È questo il terrificante documento che la Corona ha presentato alla giuria giovedì all’inizio del processo contro Hosea Amorus Puhya presso il tribunale di Montreal. L’uomo di 51 anni è accusato dell’omicidio di primo grado della sua ex moglie e madre dei loro tre figli. La donna è stata accoltellata davanti a casa sua nel settembre 2022 a LaSalle.

“Ti ammazzo, ti ficco un coltello nello stomaco e morirai. »

Questo è ciò che Hosea Amorus Puhya avrebbe detto alla sua ex moglie nel gennaio 2022 dopo il suo arresto per mancato rispetto delle condizioni. Un mese prima, Gisèle Itale Betondi ne aveva abbastanza della loro relazione “difficile” e lo aveva lasciato. L’uomo ha avuto difficoltà ad accettare la rottura, ha detto alla giuria il procuratore della Corona Me Jade Coderre nella sua presentazione introduttiva.

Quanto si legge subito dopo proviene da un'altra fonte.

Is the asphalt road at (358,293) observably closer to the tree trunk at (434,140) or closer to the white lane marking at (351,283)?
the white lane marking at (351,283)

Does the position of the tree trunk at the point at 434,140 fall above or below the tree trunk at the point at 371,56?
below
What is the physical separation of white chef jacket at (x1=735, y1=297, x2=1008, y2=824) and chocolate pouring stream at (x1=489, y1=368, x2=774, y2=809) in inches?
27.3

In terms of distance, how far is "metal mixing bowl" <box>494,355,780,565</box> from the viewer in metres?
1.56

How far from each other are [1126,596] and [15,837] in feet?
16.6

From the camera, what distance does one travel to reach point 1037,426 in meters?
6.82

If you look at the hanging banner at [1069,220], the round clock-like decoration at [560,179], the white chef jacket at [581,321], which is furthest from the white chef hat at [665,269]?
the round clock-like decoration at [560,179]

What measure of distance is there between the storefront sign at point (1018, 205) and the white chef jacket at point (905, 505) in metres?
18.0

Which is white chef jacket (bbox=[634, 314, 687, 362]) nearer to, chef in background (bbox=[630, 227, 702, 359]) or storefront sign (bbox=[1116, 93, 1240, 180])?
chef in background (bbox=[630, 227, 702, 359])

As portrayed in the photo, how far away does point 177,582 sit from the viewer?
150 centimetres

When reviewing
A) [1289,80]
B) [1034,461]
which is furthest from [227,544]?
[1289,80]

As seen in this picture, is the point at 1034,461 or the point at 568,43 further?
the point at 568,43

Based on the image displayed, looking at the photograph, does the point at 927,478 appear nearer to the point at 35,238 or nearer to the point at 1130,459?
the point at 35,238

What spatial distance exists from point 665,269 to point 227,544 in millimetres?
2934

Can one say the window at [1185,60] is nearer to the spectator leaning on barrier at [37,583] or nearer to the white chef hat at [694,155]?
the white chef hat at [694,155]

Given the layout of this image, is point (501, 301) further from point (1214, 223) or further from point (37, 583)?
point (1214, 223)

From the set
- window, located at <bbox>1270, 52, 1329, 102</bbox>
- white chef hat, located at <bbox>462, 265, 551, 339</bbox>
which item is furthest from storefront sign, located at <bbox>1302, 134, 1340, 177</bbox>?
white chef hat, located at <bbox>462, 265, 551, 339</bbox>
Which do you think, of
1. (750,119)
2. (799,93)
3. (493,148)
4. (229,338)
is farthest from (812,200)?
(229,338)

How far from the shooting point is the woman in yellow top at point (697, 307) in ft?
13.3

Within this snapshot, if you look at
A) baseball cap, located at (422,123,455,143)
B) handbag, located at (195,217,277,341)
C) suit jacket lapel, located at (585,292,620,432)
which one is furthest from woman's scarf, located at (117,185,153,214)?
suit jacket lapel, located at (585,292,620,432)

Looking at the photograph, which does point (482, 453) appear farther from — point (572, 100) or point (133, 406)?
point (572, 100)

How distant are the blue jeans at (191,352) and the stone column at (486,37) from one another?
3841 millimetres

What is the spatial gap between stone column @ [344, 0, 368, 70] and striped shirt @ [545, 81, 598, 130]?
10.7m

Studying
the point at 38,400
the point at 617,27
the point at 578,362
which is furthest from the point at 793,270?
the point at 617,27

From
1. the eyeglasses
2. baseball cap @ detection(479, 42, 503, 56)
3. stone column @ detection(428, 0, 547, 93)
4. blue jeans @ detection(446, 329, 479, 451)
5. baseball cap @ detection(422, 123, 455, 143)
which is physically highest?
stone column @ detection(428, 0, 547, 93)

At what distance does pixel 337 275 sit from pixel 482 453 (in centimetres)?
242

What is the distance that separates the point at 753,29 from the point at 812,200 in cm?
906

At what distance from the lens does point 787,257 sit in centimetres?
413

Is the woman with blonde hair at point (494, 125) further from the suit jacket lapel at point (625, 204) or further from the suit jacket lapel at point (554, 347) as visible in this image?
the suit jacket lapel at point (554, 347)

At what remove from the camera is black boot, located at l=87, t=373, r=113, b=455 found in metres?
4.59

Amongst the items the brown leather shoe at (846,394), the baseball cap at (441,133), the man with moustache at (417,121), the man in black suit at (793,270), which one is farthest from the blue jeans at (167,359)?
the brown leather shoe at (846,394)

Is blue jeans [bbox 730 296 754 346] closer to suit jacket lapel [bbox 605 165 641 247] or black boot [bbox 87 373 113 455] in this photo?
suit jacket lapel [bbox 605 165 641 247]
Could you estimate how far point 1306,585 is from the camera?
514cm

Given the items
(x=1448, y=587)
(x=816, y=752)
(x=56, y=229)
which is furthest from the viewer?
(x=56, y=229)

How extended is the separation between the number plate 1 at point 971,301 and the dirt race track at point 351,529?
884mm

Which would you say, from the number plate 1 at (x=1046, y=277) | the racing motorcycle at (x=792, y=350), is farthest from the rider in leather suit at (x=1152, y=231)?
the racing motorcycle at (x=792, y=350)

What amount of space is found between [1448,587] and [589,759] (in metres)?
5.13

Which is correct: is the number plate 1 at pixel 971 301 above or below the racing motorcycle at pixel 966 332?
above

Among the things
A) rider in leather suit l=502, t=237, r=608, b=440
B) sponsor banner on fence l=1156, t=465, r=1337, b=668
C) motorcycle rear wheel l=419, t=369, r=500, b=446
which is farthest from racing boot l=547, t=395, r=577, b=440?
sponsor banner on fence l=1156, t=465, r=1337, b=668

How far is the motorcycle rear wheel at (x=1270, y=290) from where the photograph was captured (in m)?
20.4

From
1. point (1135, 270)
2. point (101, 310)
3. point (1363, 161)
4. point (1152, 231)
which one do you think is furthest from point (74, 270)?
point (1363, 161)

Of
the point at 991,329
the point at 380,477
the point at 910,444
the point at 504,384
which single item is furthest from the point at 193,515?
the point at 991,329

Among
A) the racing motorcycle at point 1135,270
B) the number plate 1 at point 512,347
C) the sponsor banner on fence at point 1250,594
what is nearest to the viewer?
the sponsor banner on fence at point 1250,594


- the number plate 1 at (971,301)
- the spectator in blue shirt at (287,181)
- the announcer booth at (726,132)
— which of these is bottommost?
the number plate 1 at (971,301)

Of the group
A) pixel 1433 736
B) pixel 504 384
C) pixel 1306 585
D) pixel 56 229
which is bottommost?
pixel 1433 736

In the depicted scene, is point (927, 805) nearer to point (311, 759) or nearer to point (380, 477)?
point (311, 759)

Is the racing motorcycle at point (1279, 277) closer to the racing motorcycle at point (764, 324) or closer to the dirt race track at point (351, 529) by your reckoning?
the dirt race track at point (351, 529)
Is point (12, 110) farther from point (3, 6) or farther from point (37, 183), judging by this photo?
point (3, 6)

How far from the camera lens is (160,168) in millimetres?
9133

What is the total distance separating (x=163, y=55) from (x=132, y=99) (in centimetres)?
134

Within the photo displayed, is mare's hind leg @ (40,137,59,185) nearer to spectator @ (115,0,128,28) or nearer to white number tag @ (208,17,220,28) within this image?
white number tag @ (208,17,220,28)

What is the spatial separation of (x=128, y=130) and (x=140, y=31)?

Gisèle Itale Betondi ha approfittato della permanenza in carcere dell’ex marito per trasferirsi nel quartiere di LaSalle, a Montreal. La donna pensava di essere al sicuro poiché Puhya non conosceva l’indirizzo. Ma l’ha rintracciata utilizzando un’app di geolocalizzazione, secondo la teoria della Corona.

“Solo quattro giorni prima dell’omicidio aveva chiamato la vittima. L’ha incolpata per essere andata a letto con un altro uomo. Le ha detto che la prossima volta che la vedrà, la ucciderà. Ascolteremo questa conversazione”, ha sottolineato il Sig.e Coderre, che fa squadra con Me Philippe Vallières-Rolland.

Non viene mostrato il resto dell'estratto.